State Regulation of Insurance-Related Products
Laws in each of the states in which we operate our business license and regulate entities that offer health plans to residents of that state. The products we offer are sold under licenses issued by the applicable insurance regulators. However, for entities offering Medicare Advantage plans, federal law preempts all state laws and regulations except those relating to licensing and financial solvency.

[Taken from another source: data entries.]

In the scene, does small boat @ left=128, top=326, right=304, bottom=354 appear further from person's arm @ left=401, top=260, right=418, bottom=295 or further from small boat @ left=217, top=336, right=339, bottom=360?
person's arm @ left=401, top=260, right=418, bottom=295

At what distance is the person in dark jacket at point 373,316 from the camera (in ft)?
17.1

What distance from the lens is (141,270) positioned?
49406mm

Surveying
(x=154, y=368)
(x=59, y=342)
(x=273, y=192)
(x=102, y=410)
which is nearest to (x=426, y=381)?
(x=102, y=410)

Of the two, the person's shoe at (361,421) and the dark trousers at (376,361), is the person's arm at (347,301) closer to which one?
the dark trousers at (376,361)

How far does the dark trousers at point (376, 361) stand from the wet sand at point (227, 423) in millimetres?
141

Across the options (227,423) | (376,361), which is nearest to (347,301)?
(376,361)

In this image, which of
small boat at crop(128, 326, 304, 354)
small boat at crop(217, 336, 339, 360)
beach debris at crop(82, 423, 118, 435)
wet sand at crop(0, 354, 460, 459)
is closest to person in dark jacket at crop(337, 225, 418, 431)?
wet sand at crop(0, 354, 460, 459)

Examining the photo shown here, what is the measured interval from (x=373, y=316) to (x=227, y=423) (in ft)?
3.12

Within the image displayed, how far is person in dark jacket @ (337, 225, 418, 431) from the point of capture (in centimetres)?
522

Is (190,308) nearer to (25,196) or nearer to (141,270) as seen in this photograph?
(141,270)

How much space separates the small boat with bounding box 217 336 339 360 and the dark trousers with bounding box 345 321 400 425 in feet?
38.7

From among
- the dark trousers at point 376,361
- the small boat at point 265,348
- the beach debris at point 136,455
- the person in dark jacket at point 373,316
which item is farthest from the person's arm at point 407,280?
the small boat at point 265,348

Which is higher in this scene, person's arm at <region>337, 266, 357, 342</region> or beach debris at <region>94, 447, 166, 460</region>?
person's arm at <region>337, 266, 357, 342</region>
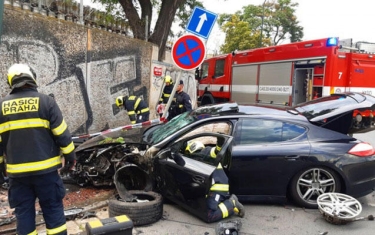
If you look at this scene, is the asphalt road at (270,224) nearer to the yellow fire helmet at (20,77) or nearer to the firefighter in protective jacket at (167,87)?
the yellow fire helmet at (20,77)

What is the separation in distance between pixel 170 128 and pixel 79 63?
3.69 meters

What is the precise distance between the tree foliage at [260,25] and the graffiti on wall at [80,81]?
84.8 feet

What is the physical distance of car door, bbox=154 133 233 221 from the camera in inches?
148

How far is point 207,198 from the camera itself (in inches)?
148

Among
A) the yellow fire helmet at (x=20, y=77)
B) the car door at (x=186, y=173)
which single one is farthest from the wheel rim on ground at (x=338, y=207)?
the yellow fire helmet at (x=20, y=77)

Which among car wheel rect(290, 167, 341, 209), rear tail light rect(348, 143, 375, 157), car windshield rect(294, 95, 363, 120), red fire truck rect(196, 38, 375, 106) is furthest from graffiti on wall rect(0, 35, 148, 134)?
rear tail light rect(348, 143, 375, 157)

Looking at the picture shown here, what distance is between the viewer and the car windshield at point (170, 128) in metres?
4.46

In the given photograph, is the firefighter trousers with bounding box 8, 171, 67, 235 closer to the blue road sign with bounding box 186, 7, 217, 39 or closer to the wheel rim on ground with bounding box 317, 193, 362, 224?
the wheel rim on ground with bounding box 317, 193, 362, 224

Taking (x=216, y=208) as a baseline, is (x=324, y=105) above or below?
above

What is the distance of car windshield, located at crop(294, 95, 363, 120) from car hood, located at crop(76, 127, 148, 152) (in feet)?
7.92

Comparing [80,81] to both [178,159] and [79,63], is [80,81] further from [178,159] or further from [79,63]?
[178,159]

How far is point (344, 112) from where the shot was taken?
4594 millimetres

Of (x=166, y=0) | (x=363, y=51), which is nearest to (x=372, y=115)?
(x=363, y=51)

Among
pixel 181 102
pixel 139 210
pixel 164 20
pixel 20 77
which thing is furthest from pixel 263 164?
pixel 164 20
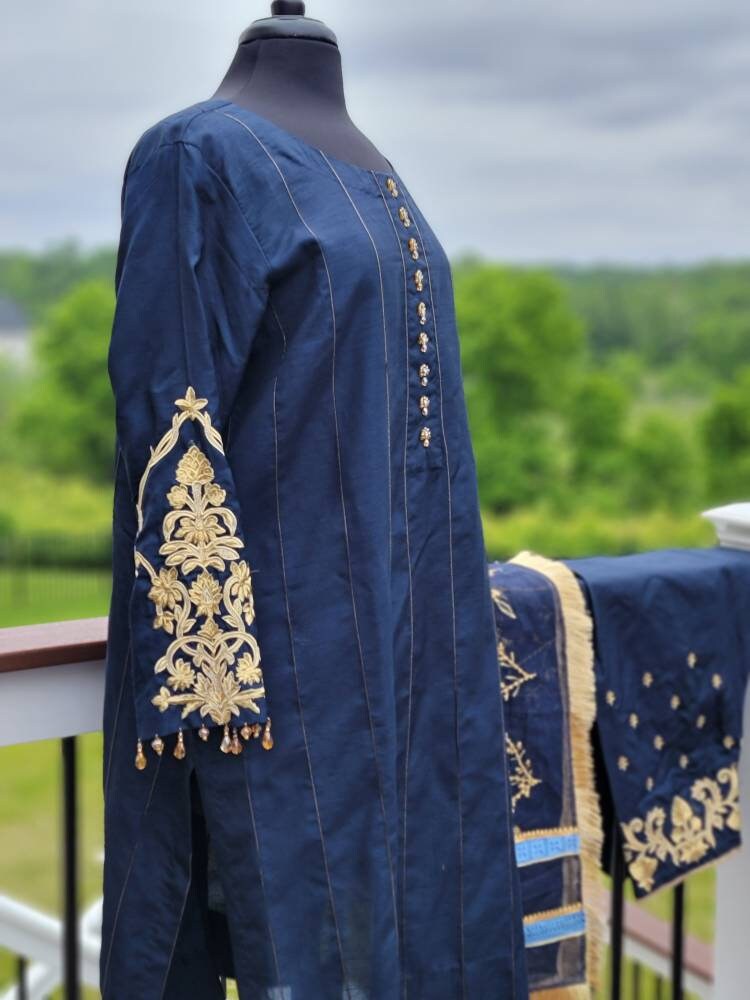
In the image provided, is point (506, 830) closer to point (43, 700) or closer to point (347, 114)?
point (43, 700)

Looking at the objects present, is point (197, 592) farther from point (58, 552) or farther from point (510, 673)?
point (58, 552)

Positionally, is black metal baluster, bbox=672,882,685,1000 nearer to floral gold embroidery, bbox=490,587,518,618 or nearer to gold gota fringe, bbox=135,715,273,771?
floral gold embroidery, bbox=490,587,518,618

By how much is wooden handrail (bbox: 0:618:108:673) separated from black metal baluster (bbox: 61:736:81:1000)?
0.10 meters

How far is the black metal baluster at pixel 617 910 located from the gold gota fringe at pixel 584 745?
79mm

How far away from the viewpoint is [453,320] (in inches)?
48.6

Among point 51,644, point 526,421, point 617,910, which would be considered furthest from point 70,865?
point 526,421

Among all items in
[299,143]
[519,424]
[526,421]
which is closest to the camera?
[299,143]

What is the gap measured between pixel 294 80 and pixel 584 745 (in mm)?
821

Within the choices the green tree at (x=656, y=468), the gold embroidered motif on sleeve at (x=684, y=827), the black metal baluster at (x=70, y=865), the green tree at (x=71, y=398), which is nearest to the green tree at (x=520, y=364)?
the green tree at (x=656, y=468)

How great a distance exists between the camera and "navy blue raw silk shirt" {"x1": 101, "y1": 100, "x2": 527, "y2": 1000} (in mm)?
1001

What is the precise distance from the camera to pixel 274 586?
106 centimetres

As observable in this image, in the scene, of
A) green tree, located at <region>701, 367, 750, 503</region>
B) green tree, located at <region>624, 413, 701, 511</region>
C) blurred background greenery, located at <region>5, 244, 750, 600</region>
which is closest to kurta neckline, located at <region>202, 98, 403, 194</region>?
blurred background greenery, located at <region>5, 244, 750, 600</region>

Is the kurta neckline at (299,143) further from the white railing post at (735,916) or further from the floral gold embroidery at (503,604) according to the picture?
the white railing post at (735,916)

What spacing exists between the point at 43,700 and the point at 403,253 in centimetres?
60
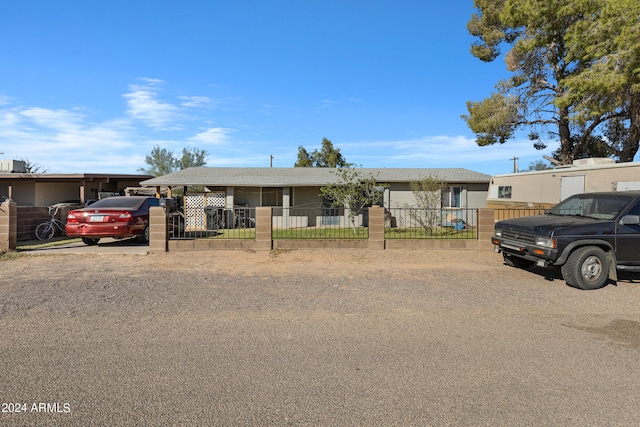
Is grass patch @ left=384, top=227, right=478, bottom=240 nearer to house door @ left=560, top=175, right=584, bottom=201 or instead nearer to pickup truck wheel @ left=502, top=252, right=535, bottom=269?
house door @ left=560, top=175, right=584, bottom=201

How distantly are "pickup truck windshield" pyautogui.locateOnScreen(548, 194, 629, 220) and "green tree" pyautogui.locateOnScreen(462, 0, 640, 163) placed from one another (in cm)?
669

With respect to state regulation of financial solvency, certain of our licensed insurance subsidiaries are subject to regulation under state insurance holding company regulations. These regulations generally require, among other things, prior approval and/or notice of certain material transactions, including dividend payments, purchases or sales of assets, intercompany agreements, and the filing of various financial and operational reports. The amount of dividends that may be paid to us by these insurance subsidiaries, without prior approval by state regulatory authorities, or ordinary dividends, is limited based on the entity's level of statutory income and statutory capital and surplus. Actual dividends paid may vary due to consideration of excess statutory capital and surplus and expected future surplus requirements. We continue to maintain our levels of aggregate excess statutory capital and surplus in our state-regulated operating subsidiaries. Dividends from our non-insurance companies are generally not restricted by departments of insurance.

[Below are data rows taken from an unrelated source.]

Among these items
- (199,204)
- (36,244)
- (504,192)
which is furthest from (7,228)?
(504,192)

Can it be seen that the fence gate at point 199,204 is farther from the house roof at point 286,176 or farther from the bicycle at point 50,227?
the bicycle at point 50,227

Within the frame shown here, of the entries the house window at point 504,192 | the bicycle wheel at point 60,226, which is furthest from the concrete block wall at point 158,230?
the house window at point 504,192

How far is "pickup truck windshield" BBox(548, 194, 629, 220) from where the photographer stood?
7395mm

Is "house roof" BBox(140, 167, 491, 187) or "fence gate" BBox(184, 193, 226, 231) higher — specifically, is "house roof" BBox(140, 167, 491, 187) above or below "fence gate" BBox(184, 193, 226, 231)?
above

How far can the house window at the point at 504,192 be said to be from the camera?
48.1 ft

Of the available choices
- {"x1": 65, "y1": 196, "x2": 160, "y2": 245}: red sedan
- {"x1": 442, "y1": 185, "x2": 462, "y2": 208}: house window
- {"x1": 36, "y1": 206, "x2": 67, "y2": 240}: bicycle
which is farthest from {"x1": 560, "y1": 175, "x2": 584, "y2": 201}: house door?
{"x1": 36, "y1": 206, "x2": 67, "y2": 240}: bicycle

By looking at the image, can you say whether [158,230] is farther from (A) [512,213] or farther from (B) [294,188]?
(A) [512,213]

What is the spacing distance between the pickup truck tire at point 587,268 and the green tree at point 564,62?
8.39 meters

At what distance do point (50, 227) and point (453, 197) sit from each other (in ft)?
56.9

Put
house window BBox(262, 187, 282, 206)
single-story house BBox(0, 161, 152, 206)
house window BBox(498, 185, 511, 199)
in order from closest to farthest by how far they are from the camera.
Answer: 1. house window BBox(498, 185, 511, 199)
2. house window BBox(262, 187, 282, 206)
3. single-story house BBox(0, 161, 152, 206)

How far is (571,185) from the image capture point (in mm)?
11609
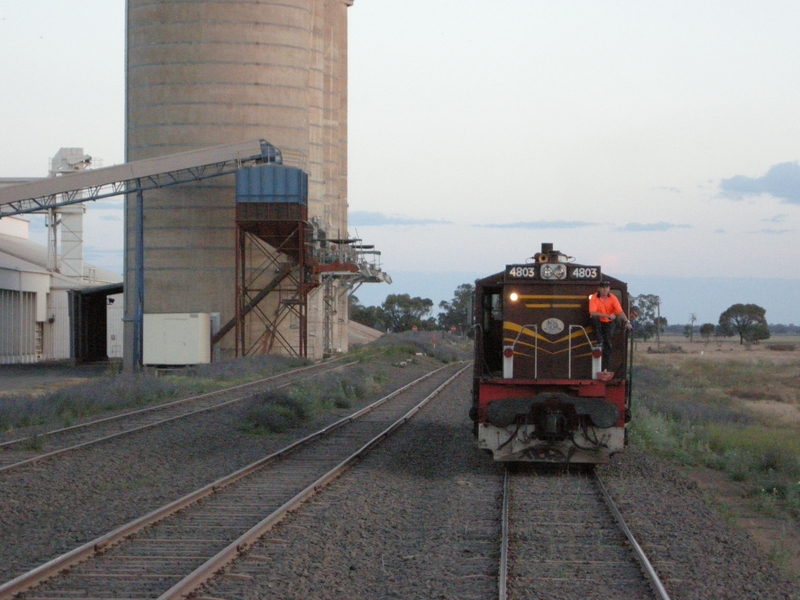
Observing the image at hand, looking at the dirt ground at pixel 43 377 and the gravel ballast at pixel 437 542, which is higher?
the gravel ballast at pixel 437 542

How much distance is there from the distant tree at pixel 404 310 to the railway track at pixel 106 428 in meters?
116

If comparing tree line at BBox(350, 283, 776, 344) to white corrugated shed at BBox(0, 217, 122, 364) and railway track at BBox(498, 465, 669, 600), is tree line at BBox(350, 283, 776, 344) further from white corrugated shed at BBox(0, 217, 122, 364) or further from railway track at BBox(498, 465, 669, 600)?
railway track at BBox(498, 465, 669, 600)

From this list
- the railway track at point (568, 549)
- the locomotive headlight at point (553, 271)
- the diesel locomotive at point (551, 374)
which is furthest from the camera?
the locomotive headlight at point (553, 271)

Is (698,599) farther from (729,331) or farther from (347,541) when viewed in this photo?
(729,331)

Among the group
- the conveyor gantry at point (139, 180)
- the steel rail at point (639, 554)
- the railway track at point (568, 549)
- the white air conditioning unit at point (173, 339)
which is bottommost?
the railway track at point (568, 549)

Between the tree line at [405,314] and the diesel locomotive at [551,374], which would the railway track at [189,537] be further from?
the tree line at [405,314]

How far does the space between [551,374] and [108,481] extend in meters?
6.70

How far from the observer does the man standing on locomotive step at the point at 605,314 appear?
45.3 feet

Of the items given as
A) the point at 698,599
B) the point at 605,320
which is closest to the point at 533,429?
the point at 605,320

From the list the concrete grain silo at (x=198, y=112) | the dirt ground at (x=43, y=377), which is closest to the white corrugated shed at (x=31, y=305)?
the dirt ground at (x=43, y=377)

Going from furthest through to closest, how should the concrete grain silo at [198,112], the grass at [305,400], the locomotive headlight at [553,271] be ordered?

If any of our plans or operations are found to violate these or other applicable government laws or regulations, we could suffer severe consequences that would have a material adverse effect on our business, results of operations, financial condition, cash flows, reputation and stock price, including:
- suspension or termination of one or more of our plans;- refunds of amounts received in violation of law or applicable payment program requirements dating back to the applicable statute of limitation periods;- loss of our required government certifications;- loss of our licenses required to operate our clinics and in-house care delivery programs;- criminal or civil liability, fines, damages or monetary penalties for violations of healthcare fraud and abuse laws, including the federal Anti-Kickback Statute, Stark Law and FCA, or other failures to meet regulatory requirements;- enforcement actions by governmental agencies and/or state law claims for monetary damages by members who believe their PHI has been used, disclosed or not properly safeguarded in violation of federal or state patient privacy laws, including HIPAA and the Privacy Act of 1974;- mandated changes to our practices or procedures that significantly increase operating expenses;- imposition of and compliance with corporate integrity agreements that could subject us to ongoing audits and reporting requirements as well as increased scrutiny of our billing and business practices which could lead to potential fines, among other things;- termination of various relationships and/or contracts related to our business, including joint venture arrangements, medical director agreements, real estate leases and consulting agreements with physicians; and - harm to our reputation which could negatively impact our business relationships, affect our ability to attract and retain members and physicians, affect our ability to obtain financing and decrease access to new business opportunities, our ability to develop relationships with providers, among other things.